Unfortunately, many progressive people confuse education with schooling and thus the public education system remains sacrosanct. In the past, a strong publicly funded school system may have contributed to a democratic, egalitarian, socially just society. However, schools, as they are currently constructed, do just the opposite. As we have seen, they create institutionalized values, perpetuate social hierarchies, disempower us, and encourage consumerism and consumption.

Of course, the process of changing such an emotionally charged institution is a highly politicized one. It challenges not just our beliefs about education and learning, but a lot of vested interests – like how corporations make profits, how workers interact with employers and who manages the affairs of our communities.

So what is the solution? I believe we must de-professionalize the educational environment and put learning back into the hands of the learner. This won’t be easy. Deschooling ourselves is as difficult as renouncing limitless consumption. But here are some ways to begin.

We can rid ourselves of the idea that education is something you do to people. We can abolish curriculum, text books, lesson plans, testing, grading, report cards, course requirements, homework assignments, schedules and attendance regulations.

This will allow us to treat children in ways that demonstrate our trust in their desire and ability to learn. We will then be able to create a learning environment – which includes role modelling, making the environment safe and respectful, providing access to requested resources, consoling when things go wrong and celebrating when things go right. Then we can get out of the way and not meddle in the process unless we’re invited.

We can hire people based on their demonstrated abilities, character and experience, rather than on the basis of their degrees – or lack of such. Of course, to really embrace this idea, we’ll all have to stop flaunting our own university degrees!

Another step is to de-expertize teaching. Many people, in a variety of different roles and occupations, have much to offer children – as role models and as learning facilitators. So why should teachers and schools have a monopoly on helping people learn things? Sharing skills can be done informally, or there is an increasing number of more formal mechanisms, like skills exchanges and mentorship programs.

We can work together in our communities to create a learning society.
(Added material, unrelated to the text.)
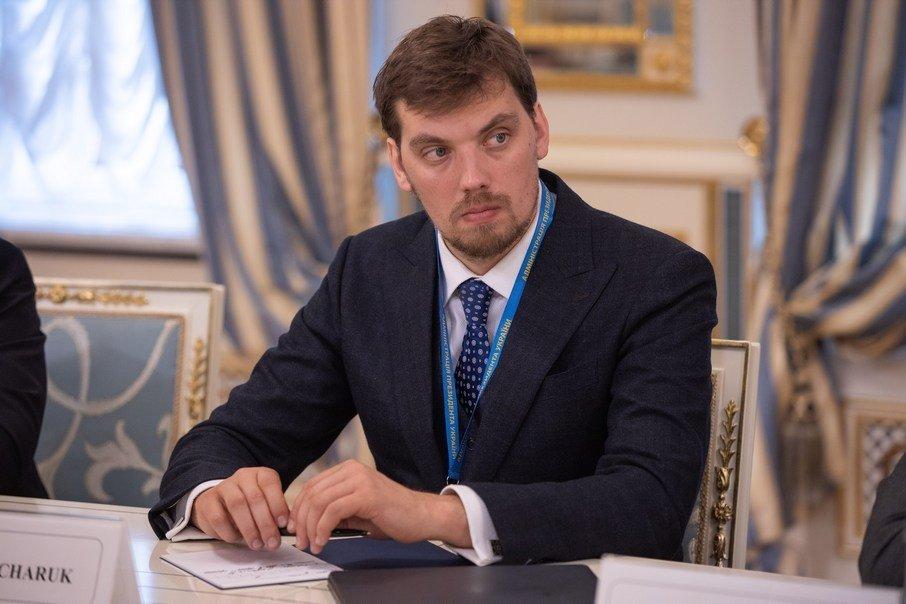 За розкрадання в Укрзалізниці затримано помічника нардепа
We need to tell our politicians to fund museums, theatres – and yes, even school buildings – so they can afford to provide spaces for children to explore, interact and learn on their own initiative. We also need to find ways to help people of different generations teach and learn from each other.

One of the most challenging changes we need to make is in our attitudes toward childhood. In addition to trusting children to learn, we need to respect and advocate for young people’s right to make their own decisions (within parameters that address their physical and emotional safety, of course) and their ability to live democratically and co-operatively if given the opportunity.

Lastly, we need to like children and to want them around all day. This means trusting them with access to the tools of our trades and allowing them to participate in – and learn from – the life of their communities.

No, these are not simple solutions. But we have a choice. Either we can continue to pour increasing amounts of money into a system that is delivering proportionately declining returns – and creating a generation of angry, frustrated people who aren’t much interested in democracy. Or we can put money into creating appropriate opportunities and infrastructures to help people learn – ways that don’t require huge amounts of real estate and bureaucracy and that allow children and young people to participate fully in the lives of their communities...and get a good education at the same time.

I believe that is the only way we will help our children prepare for an uncertain future, and give them the tools to fix the environmental, economic and social problems we have created for them.